**WHAT IS BEING ASKED:** In full and exactly, please return the records, but keep out the pictures.
___ EXTRACTED ENTRIES ___
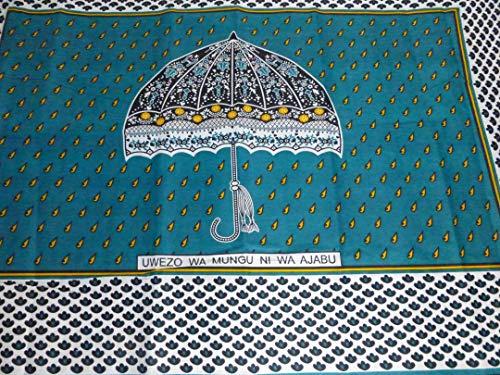 Afrikaanse Kanga Stoffen 0018 Kanga Stoffen Kanga Sarong/Strandkleding/Baby Carrier/Cotton Stoffen/Khanga Lesso/Traditionele Afrikaanse Kanga/Perfect voor het maken van jurken en ambachtelijk maken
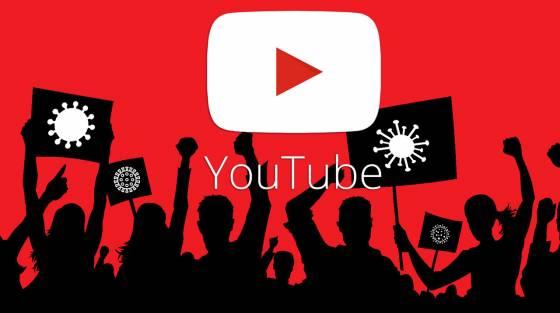 pénzt keresni videóval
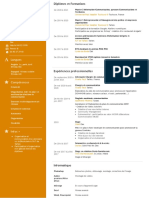 CV_2020-10-03_Charline _Tixier .pdf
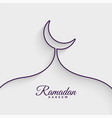 mosque made with line ramadan kareem background vector image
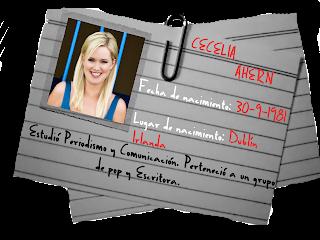 CeceliaAhern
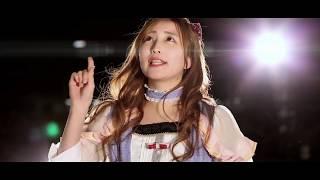 2017年6月20日発売、じぇるの!3rdシングル「 MI☆RA☆I☆へ!!」 MVフルサ...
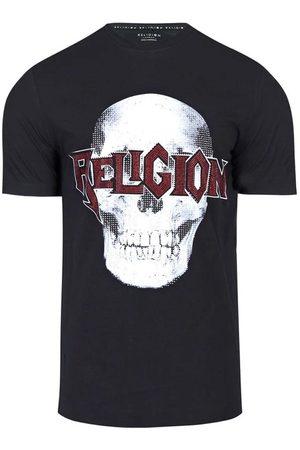 Religion Skeleton bling t-shirt, Colour:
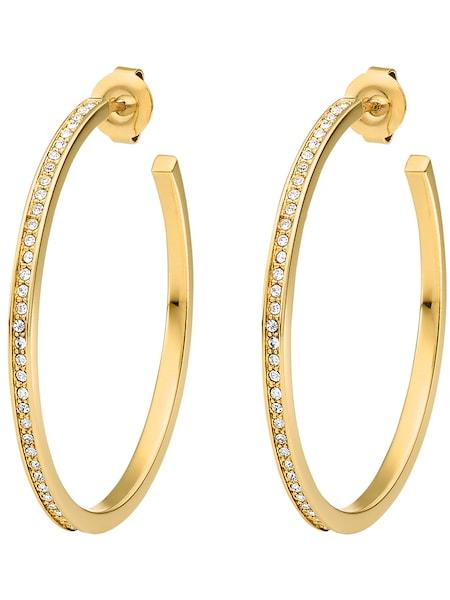 Ohrringe für Frauen - JETTE Ohrstecker 'Magic Passion' gold  - Onlineshop ABOUT YOU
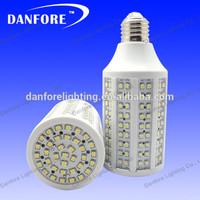 Good quality&hot sale SMD 2835 11W 1200LM smd led corn light bulb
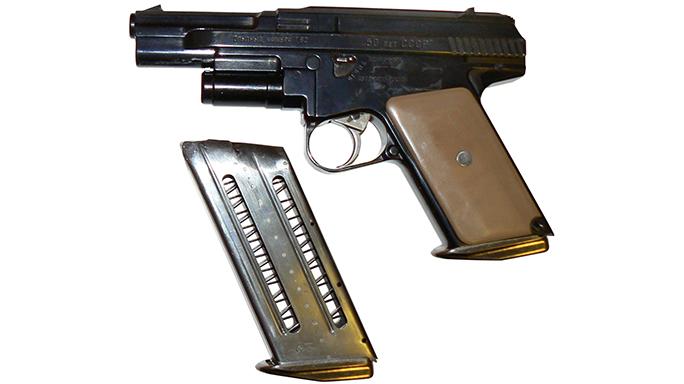 soviet experimental weapons GERASimenko VAG-73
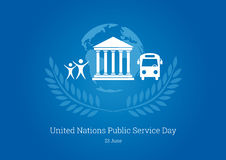 United Nations Public Service Day vector Royalty Free Stock Photography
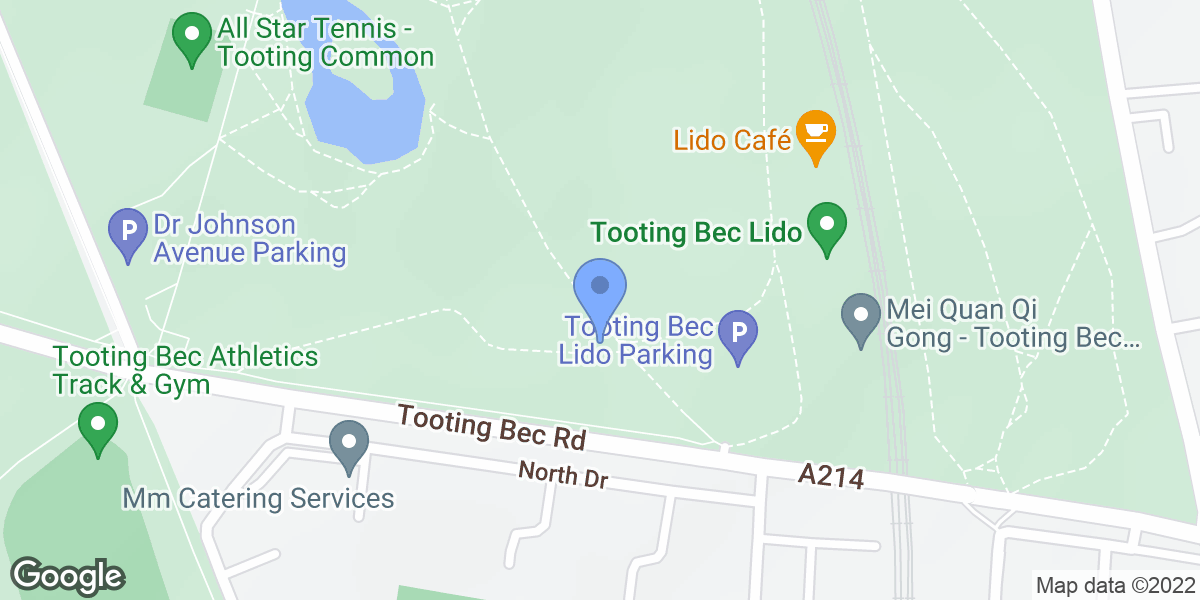 Tooting Bec Lido, London, SW16 1RU
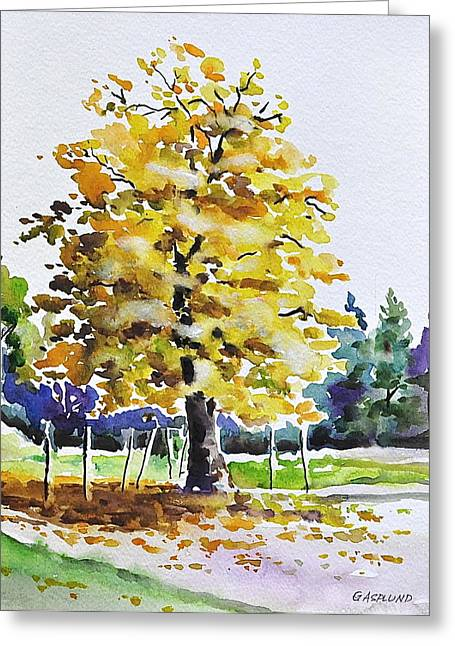 The Flaming Tree Greeting Card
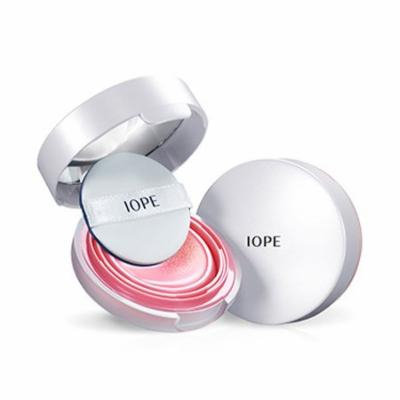 IOPE,AIR CUSHION BLUSHER #1 Rose Pink 9g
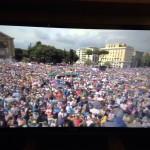 Manifestácia v Ríme proti gender ideológii
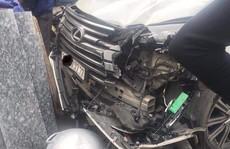 Xe sang Lexus 570 biển ngũ quý 777.77 tông chết một phụ nữ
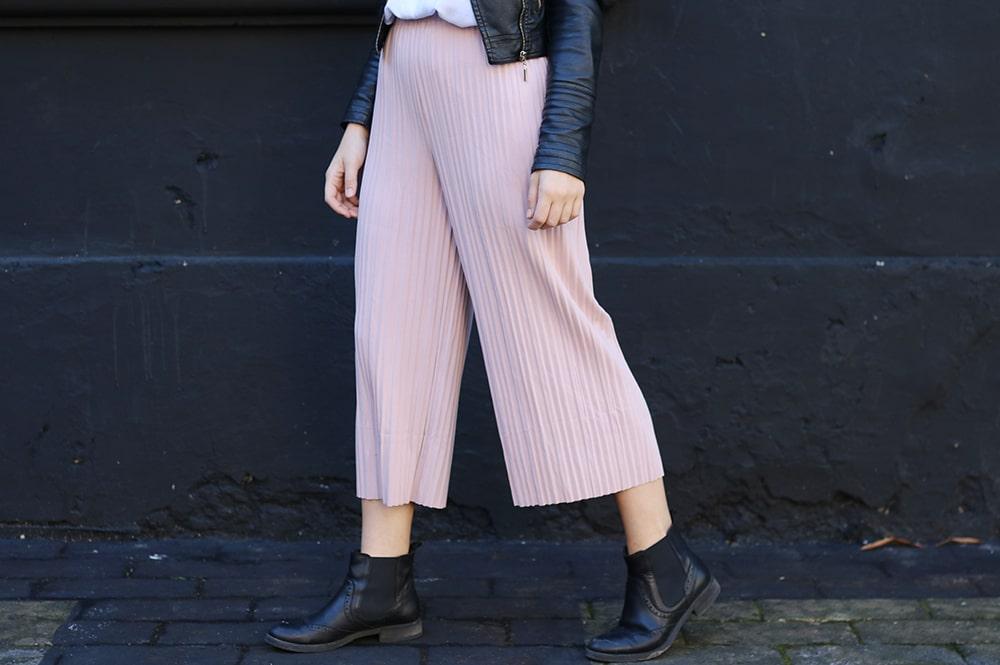 outfit-pantaloni-culotte-plissettati-shein-7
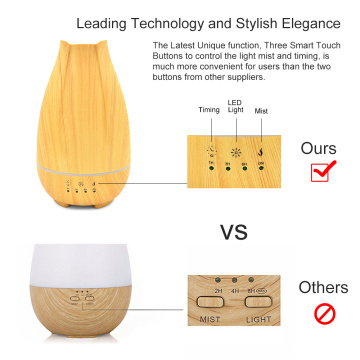 Wooden Electric Ultrasonic Aromatherapy Diffuser 500ml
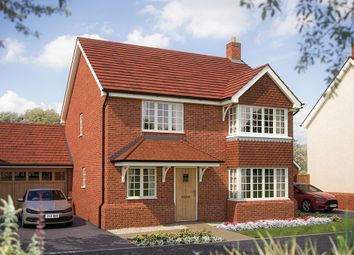 "Thumbnail 4 bed property for sale in ""The Canterbury"" at Bradford Road, Sherborne"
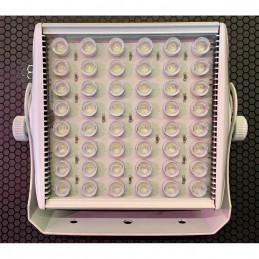 PSL ITALY K2009 LED WASH IW 48 1W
___
**OUTPUT:**
 Afrikaanse Kanga Stoffen 0018 Kanga Stoffen Kanga Sarong/Strandkleding/Baby Carrier/Cotton Stoffen/Khanga Lesso/Traditionele Afrikaanse Kanga/Perfect voor het maken van jurken en ambachtelijk maken
 pénzt keresni videóval
 CV_2020-10-03_Charline _Tixier .pdf
 mosque made with line ramadan kareem background vector image
 CeceliaAhern
 2017年6月20日発売、じぇるの!3rdシングル「 MI☆RA☆I☆へ!!」 MVフルサ...
 Religion Skeleton bling t-shirt, Colour:
 Ohrringe für Frauen - JETTE Ohrstecker 'Magic Passion' gold  - Onlineshop ABOUT YOU
 Good quality&hot sale SMD 2835 11W 1200LM smd led corn light bulb
 soviet experimental weapons GERASimenko VAG-73
 United Nations Public Service Day vector Royalty Free Stock Photography
 Tooting Bec Lido, London, SW16 1RU
 The Flaming Tree Greeting Card
 IOPE,AIR CUSHION BLUSHER #1 Rose Pink 9g
 Manifestácia v Ríme proti gender ideológii
 Xe sang Lexus 570 biển ngũ quý 777.77 tông chết một phụ nữ
 outfit-pantaloni-culotte-plissettati-shein-7
 Wooden Electric Ultrasonic Aromatherapy Diffuser 500ml
 "Thumbnail 4 bed property for sale in ""The Canterbury"" at Bradford Road, Sherborne"
 PSL ITALY K2009 LED WASH IW 48 1W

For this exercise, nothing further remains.